The Àkéte Art Foundation announce curators for the 2019 edition of the Lagos Biennial: Antawan I. Byrd Hansi Momodu-Gordon, and Tosin Oshinowo . For the forthcoming edition, the three curators will collaboratively devise the biennial’s curatorial framework encompassing exhibitions, performances, publishing projects, and public programmes. Each of the three curators come from diverse backgrounds harnessing a wealth of international experience across the fields of contemporary art, architecture, and design,” states Folakunle Oshun, the biennial’s founding director.

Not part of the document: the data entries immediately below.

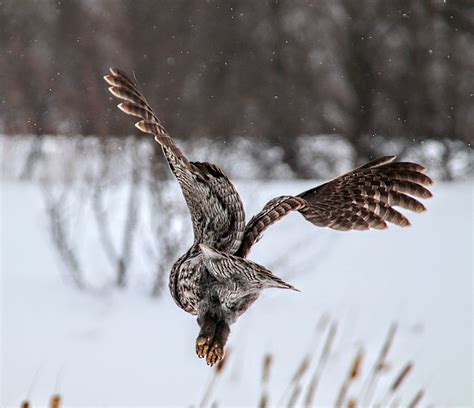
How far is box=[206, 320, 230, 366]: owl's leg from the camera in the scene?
106cm

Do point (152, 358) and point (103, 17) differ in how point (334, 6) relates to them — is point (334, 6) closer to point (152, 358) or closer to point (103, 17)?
point (103, 17)

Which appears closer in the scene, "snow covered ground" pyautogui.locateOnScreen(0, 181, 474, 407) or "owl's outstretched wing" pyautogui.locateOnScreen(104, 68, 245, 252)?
"owl's outstretched wing" pyautogui.locateOnScreen(104, 68, 245, 252)

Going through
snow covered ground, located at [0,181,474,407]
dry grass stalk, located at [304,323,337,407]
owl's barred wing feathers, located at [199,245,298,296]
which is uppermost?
snow covered ground, located at [0,181,474,407]

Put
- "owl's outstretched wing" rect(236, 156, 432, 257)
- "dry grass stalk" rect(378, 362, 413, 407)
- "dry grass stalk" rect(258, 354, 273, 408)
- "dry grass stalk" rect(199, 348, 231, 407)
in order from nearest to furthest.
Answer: "dry grass stalk" rect(199, 348, 231, 407)
"owl's outstretched wing" rect(236, 156, 432, 257)
"dry grass stalk" rect(378, 362, 413, 407)
"dry grass stalk" rect(258, 354, 273, 408)

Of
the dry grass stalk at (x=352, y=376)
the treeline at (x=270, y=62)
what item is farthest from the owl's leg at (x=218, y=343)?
the treeline at (x=270, y=62)

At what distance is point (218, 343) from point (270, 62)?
512 centimetres

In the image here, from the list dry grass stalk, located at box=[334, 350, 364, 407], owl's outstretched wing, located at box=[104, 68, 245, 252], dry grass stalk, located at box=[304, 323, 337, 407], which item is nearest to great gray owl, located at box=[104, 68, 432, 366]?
owl's outstretched wing, located at box=[104, 68, 245, 252]

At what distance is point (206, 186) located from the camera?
1287mm

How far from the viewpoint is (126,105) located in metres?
1.27

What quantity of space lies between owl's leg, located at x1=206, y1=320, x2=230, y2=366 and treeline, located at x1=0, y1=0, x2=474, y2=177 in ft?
14.2

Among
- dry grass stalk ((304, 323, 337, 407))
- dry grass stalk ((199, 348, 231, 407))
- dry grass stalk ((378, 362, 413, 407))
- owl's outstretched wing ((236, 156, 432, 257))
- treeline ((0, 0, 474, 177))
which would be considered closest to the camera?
dry grass stalk ((199, 348, 231, 407))

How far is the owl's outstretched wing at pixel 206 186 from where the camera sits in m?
1.26

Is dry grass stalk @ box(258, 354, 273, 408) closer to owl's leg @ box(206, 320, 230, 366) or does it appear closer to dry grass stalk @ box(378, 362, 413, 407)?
dry grass stalk @ box(378, 362, 413, 407)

“All three curators have strong ties to the Lagosian arts and culture sector. Oshinowo is currently based in Lagos and is a lead architect at cmDesign Atelier (cmD+A). Through her architectural and design practice, she has established herself as an innovative thinker and leading authority on the city’s built environment. Meanwhile Byrd, an assistant curator of photography at the Art Institute of Chicago, and Momodu-Gordon, an independent curator based in London, have both lived and worked in Lagos during pivotal points of transition in the city’s contemporary art sector. Both were curators at the Centre for Contemporary Art, Lagos and have worked consistently with some of the city’s leading artists and institutions. I’m excited that the three curators have decided to focus on the intersections of art, architecture, and urbanism for the 2019 edition. Through this focus, the second edition of the biennial is poised to engage pertinent socioeconomic and political issues stemming from the astonishing shifts in the city’s spatial elaboration over the past two decades. I’m really looking forward to seeing what they develop,” Oshun notes.
The curators will continue to develop the programme for the 2019 edition through the end of the year, before sharing additional details in early 2019. However, they have already landed on a title for the forthcoming edition, How to Build a Lagoon with Just a Bottle of Wine? The title is adapted from the poem, “A Song For Lagos” by the Nigerian writer Akeem Lasisi.